她抽回自己的手,不顾他的挽留。
“你相信她,是吗?”
掌心空落的感觉让袁振东突然大了声音:“你以为我愿意?但你有没有看到他看你的眼神?我知道他是来带走你的,他一定会把你带走!”
闻喜默然半晌,才能开口。
“不,是你把我赶走的。原本我们可以一直走下去,和我们的孩子一起。原本我可以把他锁在心底里,锁在连我都不能看到的地方,但你没有给我这个机会,是你赶走我。”
他站起来,摇着头说:“不会的,我不会再让你难过,再给我一次机会,小喜,和我回家,我们从头来过。”
闻喜一动不动,她抬头看着袁振东,没有了爱,也谈不上恨。
“你知道不可能了。”她说,声音低而平静,“我不会再回去了,振东,你知道的。”
“……”他僵硬地站在她面前,如同一尊石像。
闻喜走到门边,替他开了门,她在走廊里射进来的半明半暗的灯光里说:
“我们,好聚好散吧。”
尾声
郑回在方远后头上了车,开口就问:“昨晚你去见她了?”
方远略微低头,突然微笑了一下。
他们刚离开血腥的罪案现场,警靴上还沾着可疑的碎肉呢,但郑回发誓自己之前没有、以后也再没有在另一个人的脸上,看到过那么温柔的表情。
郑回连骂娘都忘记了,他只听到自己心里一声长叹。
他无力地问:“她究竟有什么好?让你这么死心塌地。”
方远想一想,回答他:“你有没有过这种感觉?和某个人在一起的时候,身边什么都不一样了,就像突然走进了春天,鲜花盛开的春天。”
郑回一阵抖,摸着自己的胳膊说了句:“这日子没法过了。”
方远咳嗽一声,正一正颜色,还要再说什么,电话突然响了。
他接电话,说:“对,刚结束,我们正在回队里的路上。”
“……”
“好,我这就带人过去。”
他按断电话,郑回问:“什么事?”
“有个孩子被劫持,现在正在僵持,支队请求支援,走吧。”
郑回点头,立刻踩动油门。
方远再次拿起电话,但不过两秒钟又放了下去。
郑回哼了一声:“想打给她?想打就打啊,反正你也一早不避着我了。”方远收起手机:“先去现场吧,我和她有的是时间,不着急。
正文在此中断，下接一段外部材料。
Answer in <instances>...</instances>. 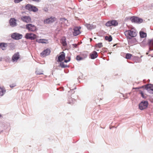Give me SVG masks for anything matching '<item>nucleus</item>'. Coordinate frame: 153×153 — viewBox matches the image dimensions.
Returning <instances> with one entry per match:
<instances>
[{
    "instance_id": "10",
    "label": "nucleus",
    "mask_w": 153,
    "mask_h": 153,
    "mask_svg": "<svg viewBox=\"0 0 153 153\" xmlns=\"http://www.w3.org/2000/svg\"><path fill=\"white\" fill-rule=\"evenodd\" d=\"M19 58V52L15 53L12 58V61L13 62H16Z\"/></svg>"
},
{
    "instance_id": "22",
    "label": "nucleus",
    "mask_w": 153,
    "mask_h": 153,
    "mask_svg": "<svg viewBox=\"0 0 153 153\" xmlns=\"http://www.w3.org/2000/svg\"><path fill=\"white\" fill-rule=\"evenodd\" d=\"M140 37L141 38H144L147 36L146 33L142 31H140Z\"/></svg>"
},
{
    "instance_id": "15",
    "label": "nucleus",
    "mask_w": 153,
    "mask_h": 153,
    "mask_svg": "<svg viewBox=\"0 0 153 153\" xmlns=\"http://www.w3.org/2000/svg\"><path fill=\"white\" fill-rule=\"evenodd\" d=\"M60 22L62 25L67 26L68 25V21L65 18H61Z\"/></svg>"
},
{
    "instance_id": "30",
    "label": "nucleus",
    "mask_w": 153,
    "mask_h": 153,
    "mask_svg": "<svg viewBox=\"0 0 153 153\" xmlns=\"http://www.w3.org/2000/svg\"><path fill=\"white\" fill-rule=\"evenodd\" d=\"M111 21H109L105 24V25L107 27H110L112 26Z\"/></svg>"
},
{
    "instance_id": "39",
    "label": "nucleus",
    "mask_w": 153,
    "mask_h": 153,
    "mask_svg": "<svg viewBox=\"0 0 153 153\" xmlns=\"http://www.w3.org/2000/svg\"><path fill=\"white\" fill-rule=\"evenodd\" d=\"M71 60V58H69V59H65L64 60V62L65 63H67L69 62Z\"/></svg>"
},
{
    "instance_id": "8",
    "label": "nucleus",
    "mask_w": 153,
    "mask_h": 153,
    "mask_svg": "<svg viewBox=\"0 0 153 153\" xmlns=\"http://www.w3.org/2000/svg\"><path fill=\"white\" fill-rule=\"evenodd\" d=\"M81 27H75L74 28L73 34L74 36H76L79 35L81 33V32L80 31V29H81Z\"/></svg>"
},
{
    "instance_id": "29",
    "label": "nucleus",
    "mask_w": 153,
    "mask_h": 153,
    "mask_svg": "<svg viewBox=\"0 0 153 153\" xmlns=\"http://www.w3.org/2000/svg\"><path fill=\"white\" fill-rule=\"evenodd\" d=\"M38 10V9L35 6H32V8L31 11L36 12Z\"/></svg>"
},
{
    "instance_id": "23",
    "label": "nucleus",
    "mask_w": 153,
    "mask_h": 153,
    "mask_svg": "<svg viewBox=\"0 0 153 153\" xmlns=\"http://www.w3.org/2000/svg\"><path fill=\"white\" fill-rule=\"evenodd\" d=\"M105 39L108 42H111L112 39V37L111 36H106L105 37Z\"/></svg>"
},
{
    "instance_id": "48",
    "label": "nucleus",
    "mask_w": 153,
    "mask_h": 153,
    "mask_svg": "<svg viewBox=\"0 0 153 153\" xmlns=\"http://www.w3.org/2000/svg\"><path fill=\"white\" fill-rule=\"evenodd\" d=\"M87 56L86 55L85 56V58H86V57H87Z\"/></svg>"
},
{
    "instance_id": "41",
    "label": "nucleus",
    "mask_w": 153,
    "mask_h": 153,
    "mask_svg": "<svg viewBox=\"0 0 153 153\" xmlns=\"http://www.w3.org/2000/svg\"><path fill=\"white\" fill-rule=\"evenodd\" d=\"M72 45L75 48H76L77 46V45L76 44H73Z\"/></svg>"
},
{
    "instance_id": "17",
    "label": "nucleus",
    "mask_w": 153,
    "mask_h": 153,
    "mask_svg": "<svg viewBox=\"0 0 153 153\" xmlns=\"http://www.w3.org/2000/svg\"><path fill=\"white\" fill-rule=\"evenodd\" d=\"M85 25L87 27L88 29L89 30H91L96 27V26L93 24L86 23Z\"/></svg>"
},
{
    "instance_id": "18",
    "label": "nucleus",
    "mask_w": 153,
    "mask_h": 153,
    "mask_svg": "<svg viewBox=\"0 0 153 153\" xmlns=\"http://www.w3.org/2000/svg\"><path fill=\"white\" fill-rule=\"evenodd\" d=\"M90 56L91 59H94L97 57V53L96 51H94L90 54Z\"/></svg>"
},
{
    "instance_id": "11",
    "label": "nucleus",
    "mask_w": 153,
    "mask_h": 153,
    "mask_svg": "<svg viewBox=\"0 0 153 153\" xmlns=\"http://www.w3.org/2000/svg\"><path fill=\"white\" fill-rule=\"evenodd\" d=\"M51 52L50 49L47 48L46 50L43 51L41 53V56L42 57H45L49 55Z\"/></svg>"
},
{
    "instance_id": "31",
    "label": "nucleus",
    "mask_w": 153,
    "mask_h": 153,
    "mask_svg": "<svg viewBox=\"0 0 153 153\" xmlns=\"http://www.w3.org/2000/svg\"><path fill=\"white\" fill-rule=\"evenodd\" d=\"M132 55L130 53H128L126 55V59H130L131 58Z\"/></svg>"
},
{
    "instance_id": "25",
    "label": "nucleus",
    "mask_w": 153,
    "mask_h": 153,
    "mask_svg": "<svg viewBox=\"0 0 153 153\" xmlns=\"http://www.w3.org/2000/svg\"><path fill=\"white\" fill-rule=\"evenodd\" d=\"M32 5L30 4H27L26 6V9L31 11L32 8Z\"/></svg>"
},
{
    "instance_id": "1",
    "label": "nucleus",
    "mask_w": 153,
    "mask_h": 153,
    "mask_svg": "<svg viewBox=\"0 0 153 153\" xmlns=\"http://www.w3.org/2000/svg\"><path fill=\"white\" fill-rule=\"evenodd\" d=\"M124 34L127 39H131V37H134L137 35L136 31L132 30L126 31L124 32Z\"/></svg>"
},
{
    "instance_id": "12",
    "label": "nucleus",
    "mask_w": 153,
    "mask_h": 153,
    "mask_svg": "<svg viewBox=\"0 0 153 153\" xmlns=\"http://www.w3.org/2000/svg\"><path fill=\"white\" fill-rule=\"evenodd\" d=\"M16 20L14 18H11L9 20V23L10 25L14 27L17 25Z\"/></svg>"
},
{
    "instance_id": "24",
    "label": "nucleus",
    "mask_w": 153,
    "mask_h": 153,
    "mask_svg": "<svg viewBox=\"0 0 153 153\" xmlns=\"http://www.w3.org/2000/svg\"><path fill=\"white\" fill-rule=\"evenodd\" d=\"M6 44L4 43H1L0 44V47L2 50H4L6 49Z\"/></svg>"
},
{
    "instance_id": "37",
    "label": "nucleus",
    "mask_w": 153,
    "mask_h": 153,
    "mask_svg": "<svg viewBox=\"0 0 153 153\" xmlns=\"http://www.w3.org/2000/svg\"><path fill=\"white\" fill-rule=\"evenodd\" d=\"M131 94V93H129L128 94H125V95H123V97H125L126 98H128V94Z\"/></svg>"
},
{
    "instance_id": "2",
    "label": "nucleus",
    "mask_w": 153,
    "mask_h": 153,
    "mask_svg": "<svg viewBox=\"0 0 153 153\" xmlns=\"http://www.w3.org/2000/svg\"><path fill=\"white\" fill-rule=\"evenodd\" d=\"M26 28L30 32H34L37 30L36 27L34 25L31 24L26 25Z\"/></svg>"
},
{
    "instance_id": "5",
    "label": "nucleus",
    "mask_w": 153,
    "mask_h": 153,
    "mask_svg": "<svg viewBox=\"0 0 153 153\" xmlns=\"http://www.w3.org/2000/svg\"><path fill=\"white\" fill-rule=\"evenodd\" d=\"M36 37V36L34 34L32 33H27L25 36V38L27 39L31 40H34Z\"/></svg>"
},
{
    "instance_id": "52",
    "label": "nucleus",
    "mask_w": 153,
    "mask_h": 153,
    "mask_svg": "<svg viewBox=\"0 0 153 153\" xmlns=\"http://www.w3.org/2000/svg\"><path fill=\"white\" fill-rule=\"evenodd\" d=\"M92 39H91V40H92Z\"/></svg>"
},
{
    "instance_id": "27",
    "label": "nucleus",
    "mask_w": 153,
    "mask_h": 153,
    "mask_svg": "<svg viewBox=\"0 0 153 153\" xmlns=\"http://www.w3.org/2000/svg\"><path fill=\"white\" fill-rule=\"evenodd\" d=\"M37 41L40 43H46V40L45 39H40L38 40Z\"/></svg>"
},
{
    "instance_id": "6",
    "label": "nucleus",
    "mask_w": 153,
    "mask_h": 153,
    "mask_svg": "<svg viewBox=\"0 0 153 153\" xmlns=\"http://www.w3.org/2000/svg\"><path fill=\"white\" fill-rule=\"evenodd\" d=\"M21 19L23 22L27 23L31 22V18L29 16H23L21 17Z\"/></svg>"
},
{
    "instance_id": "20",
    "label": "nucleus",
    "mask_w": 153,
    "mask_h": 153,
    "mask_svg": "<svg viewBox=\"0 0 153 153\" xmlns=\"http://www.w3.org/2000/svg\"><path fill=\"white\" fill-rule=\"evenodd\" d=\"M75 101V100L74 99L72 98L71 97H68V103L72 104H74Z\"/></svg>"
},
{
    "instance_id": "42",
    "label": "nucleus",
    "mask_w": 153,
    "mask_h": 153,
    "mask_svg": "<svg viewBox=\"0 0 153 153\" xmlns=\"http://www.w3.org/2000/svg\"><path fill=\"white\" fill-rule=\"evenodd\" d=\"M140 94H141V96L144 94L143 92L141 91H140Z\"/></svg>"
},
{
    "instance_id": "47",
    "label": "nucleus",
    "mask_w": 153,
    "mask_h": 153,
    "mask_svg": "<svg viewBox=\"0 0 153 153\" xmlns=\"http://www.w3.org/2000/svg\"><path fill=\"white\" fill-rule=\"evenodd\" d=\"M66 58L67 59H69V58H71V57H69V56H68V57H67Z\"/></svg>"
},
{
    "instance_id": "40",
    "label": "nucleus",
    "mask_w": 153,
    "mask_h": 153,
    "mask_svg": "<svg viewBox=\"0 0 153 153\" xmlns=\"http://www.w3.org/2000/svg\"><path fill=\"white\" fill-rule=\"evenodd\" d=\"M16 85L15 84H12L10 85V87L11 88H13Z\"/></svg>"
},
{
    "instance_id": "36",
    "label": "nucleus",
    "mask_w": 153,
    "mask_h": 153,
    "mask_svg": "<svg viewBox=\"0 0 153 153\" xmlns=\"http://www.w3.org/2000/svg\"><path fill=\"white\" fill-rule=\"evenodd\" d=\"M43 10L45 12H48V8L47 7H44L43 9Z\"/></svg>"
},
{
    "instance_id": "51",
    "label": "nucleus",
    "mask_w": 153,
    "mask_h": 153,
    "mask_svg": "<svg viewBox=\"0 0 153 153\" xmlns=\"http://www.w3.org/2000/svg\"><path fill=\"white\" fill-rule=\"evenodd\" d=\"M126 19H128V18L127 17H126Z\"/></svg>"
},
{
    "instance_id": "44",
    "label": "nucleus",
    "mask_w": 153,
    "mask_h": 153,
    "mask_svg": "<svg viewBox=\"0 0 153 153\" xmlns=\"http://www.w3.org/2000/svg\"><path fill=\"white\" fill-rule=\"evenodd\" d=\"M141 96L143 98H146V97L144 95V94H143V95H142Z\"/></svg>"
},
{
    "instance_id": "35",
    "label": "nucleus",
    "mask_w": 153,
    "mask_h": 153,
    "mask_svg": "<svg viewBox=\"0 0 153 153\" xmlns=\"http://www.w3.org/2000/svg\"><path fill=\"white\" fill-rule=\"evenodd\" d=\"M36 74L38 75H41L43 74V73L42 72H41L39 70H37L36 71Z\"/></svg>"
},
{
    "instance_id": "14",
    "label": "nucleus",
    "mask_w": 153,
    "mask_h": 153,
    "mask_svg": "<svg viewBox=\"0 0 153 153\" xmlns=\"http://www.w3.org/2000/svg\"><path fill=\"white\" fill-rule=\"evenodd\" d=\"M56 18L54 17H51L44 20V23L46 24L51 23L53 22L56 20Z\"/></svg>"
},
{
    "instance_id": "9",
    "label": "nucleus",
    "mask_w": 153,
    "mask_h": 153,
    "mask_svg": "<svg viewBox=\"0 0 153 153\" xmlns=\"http://www.w3.org/2000/svg\"><path fill=\"white\" fill-rule=\"evenodd\" d=\"M145 88L150 94H153V85L148 84L146 85Z\"/></svg>"
},
{
    "instance_id": "50",
    "label": "nucleus",
    "mask_w": 153,
    "mask_h": 153,
    "mask_svg": "<svg viewBox=\"0 0 153 153\" xmlns=\"http://www.w3.org/2000/svg\"><path fill=\"white\" fill-rule=\"evenodd\" d=\"M6 57L7 58H9V57L8 56H7Z\"/></svg>"
},
{
    "instance_id": "49",
    "label": "nucleus",
    "mask_w": 153,
    "mask_h": 153,
    "mask_svg": "<svg viewBox=\"0 0 153 153\" xmlns=\"http://www.w3.org/2000/svg\"><path fill=\"white\" fill-rule=\"evenodd\" d=\"M1 117V114H0V118Z\"/></svg>"
},
{
    "instance_id": "21",
    "label": "nucleus",
    "mask_w": 153,
    "mask_h": 153,
    "mask_svg": "<svg viewBox=\"0 0 153 153\" xmlns=\"http://www.w3.org/2000/svg\"><path fill=\"white\" fill-rule=\"evenodd\" d=\"M6 92V90L3 88L0 87V96H2Z\"/></svg>"
},
{
    "instance_id": "28",
    "label": "nucleus",
    "mask_w": 153,
    "mask_h": 153,
    "mask_svg": "<svg viewBox=\"0 0 153 153\" xmlns=\"http://www.w3.org/2000/svg\"><path fill=\"white\" fill-rule=\"evenodd\" d=\"M61 43L64 46H66L67 45L65 39H62L61 40Z\"/></svg>"
},
{
    "instance_id": "4",
    "label": "nucleus",
    "mask_w": 153,
    "mask_h": 153,
    "mask_svg": "<svg viewBox=\"0 0 153 153\" xmlns=\"http://www.w3.org/2000/svg\"><path fill=\"white\" fill-rule=\"evenodd\" d=\"M130 20L132 22L140 23L143 22V19L137 17L133 16L130 18Z\"/></svg>"
},
{
    "instance_id": "43",
    "label": "nucleus",
    "mask_w": 153,
    "mask_h": 153,
    "mask_svg": "<svg viewBox=\"0 0 153 153\" xmlns=\"http://www.w3.org/2000/svg\"><path fill=\"white\" fill-rule=\"evenodd\" d=\"M141 88V87H136V88H133V89H139L140 88Z\"/></svg>"
},
{
    "instance_id": "32",
    "label": "nucleus",
    "mask_w": 153,
    "mask_h": 153,
    "mask_svg": "<svg viewBox=\"0 0 153 153\" xmlns=\"http://www.w3.org/2000/svg\"><path fill=\"white\" fill-rule=\"evenodd\" d=\"M60 66L62 68H65L67 67V65H65L63 62H61L60 63Z\"/></svg>"
},
{
    "instance_id": "33",
    "label": "nucleus",
    "mask_w": 153,
    "mask_h": 153,
    "mask_svg": "<svg viewBox=\"0 0 153 153\" xmlns=\"http://www.w3.org/2000/svg\"><path fill=\"white\" fill-rule=\"evenodd\" d=\"M102 46V43L101 42L99 43L96 45V47H98V48H100Z\"/></svg>"
},
{
    "instance_id": "26",
    "label": "nucleus",
    "mask_w": 153,
    "mask_h": 153,
    "mask_svg": "<svg viewBox=\"0 0 153 153\" xmlns=\"http://www.w3.org/2000/svg\"><path fill=\"white\" fill-rule=\"evenodd\" d=\"M111 25L112 26H116L118 25V23L116 20H111Z\"/></svg>"
},
{
    "instance_id": "7",
    "label": "nucleus",
    "mask_w": 153,
    "mask_h": 153,
    "mask_svg": "<svg viewBox=\"0 0 153 153\" xmlns=\"http://www.w3.org/2000/svg\"><path fill=\"white\" fill-rule=\"evenodd\" d=\"M12 38L16 40H19L21 39L22 37V35L17 33H13L11 35Z\"/></svg>"
},
{
    "instance_id": "45",
    "label": "nucleus",
    "mask_w": 153,
    "mask_h": 153,
    "mask_svg": "<svg viewBox=\"0 0 153 153\" xmlns=\"http://www.w3.org/2000/svg\"><path fill=\"white\" fill-rule=\"evenodd\" d=\"M32 1H35L37 2H39L41 0H32Z\"/></svg>"
},
{
    "instance_id": "38",
    "label": "nucleus",
    "mask_w": 153,
    "mask_h": 153,
    "mask_svg": "<svg viewBox=\"0 0 153 153\" xmlns=\"http://www.w3.org/2000/svg\"><path fill=\"white\" fill-rule=\"evenodd\" d=\"M23 0H14V2L15 3H19Z\"/></svg>"
},
{
    "instance_id": "46",
    "label": "nucleus",
    "mask_w": 153,
    "mask_h": 153,
    "mask_svg": "<svg viewBox=\"0 0 153 153\" xmlns=\"http://www.w3.org/2000/svg\"><path fill=\"white\" fill-rule=\"evenodd\" d=\"M2 58H0V61H2Z\"/></svg>"
},
{
    "instance_id": "16",
    "label": "nucleus",
    "mask_w": 153,
    "mask_h": 153,
    "mask_svg": "<svg viewBox=\"0 0 153 153\" xmlns=\"http://www.w3.org/2000/svg\"><path fill=\"white\" fill-rule=\"evenodd\" d=\"M61 54L58 57V59L57 60L58 62H61L65 58V55L63 52H62Z\"/></svg>"
},
{
    "instance_id": "34",
    "label": "nucleus",
    "mask_w": 153,
    "mask_h": 153,
    "mask_svg": "<svg viewBox=\"0 0 153 153\" xmlns=\"http://www.w3.org/2000/svg\"><path fill=\"white\" fill-rule=\"evenodd\" d=\"M83 59V58L79 56H77L76 57V59L77 61H80Z\"/></svg>"
},
{
    "instance_id": "13",
    "label": "nucleus",
    "mask_w": 153,
    "mask_h": 153,
    "mask_svg": "<svg viewBox=\"0 0 153 153\" xmlns=\"http://www.w3.org/2000/svg\"><path fill=\"white\" fill-rule=\"evenodd\" d=\"M148 44L149 46V52L146 53L147 55L149 54V51L153 50V48H152L153 46V38L151 39H149Z\"/></svg>"
},
{
    "instance_id": "19",
    "label": "nucleus",
    "mask_w": 153,
    "mask_h": 153,
    "mask_svg": "<svg viewBox=\"0 0 153 153\" xmlns=\"http://www.w3.org/2000/svg\"><path fill=\"white\" fill-rule=\"evenodd\" d=\"M130 40L128 41V44L129 45H133L136 44L137 42V41L135 38L132 39H130Z\"/></svg>"
},
{
    "instance_id": "3",
    "label": "nucleus",
    "mask_w": 153,
    "mask_h": 153,
    "mask_svg": "<svg viewBox=\"0 0 153 153\" xmlns=\"http://www.w3.org/2000/svg\"><path fill=\"white\" fill-rule=\"evenodd\" d=\"M148 102L147 101H143L141 102L139 104V108L142 110L146 109L148 106Z\"/></svg>"
}]
</instances>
”
郑回只翻了个白眼。
袁振东走后,闻喜就扑倒在床上。
她的身体自动渴求休息,那些耗尽的精力、流失的血,全都需要漫长的睡眠来弥补。
程兰来敲门,她请她离开,程兰懊悔得要哭。
“我不是故意领他来这里,只是他看上去实在可怜。”
还要闻喜安慰她:“这样也好,我正想和他面对面单独把事情说清楚。”
程兰说:“那你也不要老待在房里,出去吃一点东西。你妹妹呢?为什么不见她照顾你。”
闻喜说:“她不在。还有我已经有了新的住处,很快就会搬过去,不用为我担心。”
程兰走以后,闻喜又接到了闻乐的电话。
不过一天时间,再听到闻乐的声音就恍如隔世。
闻乐哭着说:“妈妈对我说了一切,姐,我一夜都不能睡,无论有没有血缘,你都是我的至亲,你不要永不理我。”
闻喜还以为自己已经度过最坏的时候,没想到听到闻乐哭泣,心就立刻拧成一团。
她也情不自禁哽咽,说:“我怎么会?只有我怕你再不把我当作家人。”
闻乐大哭:“都是我的错,我明明知道方远不会爱我,我只是妒忌。”
闻喜问她:“你在哪里?”
闻乐说:“我过来找你。”
闻乐飞车赶到,闻喜上车,她们在车里紧紧拥抱,闻乐眼泪擦了闻喜一肩膀。
闻喜替她抹眼泪:“怎么还在哭?”
闻乐抽噎:“我真怕再也看不到你,妈妈走了,她要我对你说对不起,说她当年都是不得已。怎么回事?我不知道她在说什么。”
闻喜摇头:“都已经过去了,是我不好,不该任性说破,叫她伤心。”
闻乐抓住姐姐的手,一字字说:“你还是我的姐姐。”
闻喜点头:“当然,只要你想要。”
闻乐又抱住她:“我怎么能失去你,一百个方远都比不上你,还有袁振东,叫他去死。”
闻喜对妹妹说:“他来找过我,鉴定结果出来了。”
闻乐倒吸一口气:“无论如何,我站在你身边。”
闻喜觉得这就足够了,她只想听到妹妹说这一句话。
她摸着闻乐的脸说:“孩子当然是袁振东的,我不会欺骗你,我与方远的故事我会慢慢说给你听,但重逢以来我与他没有半点逾矩,你要相信我。”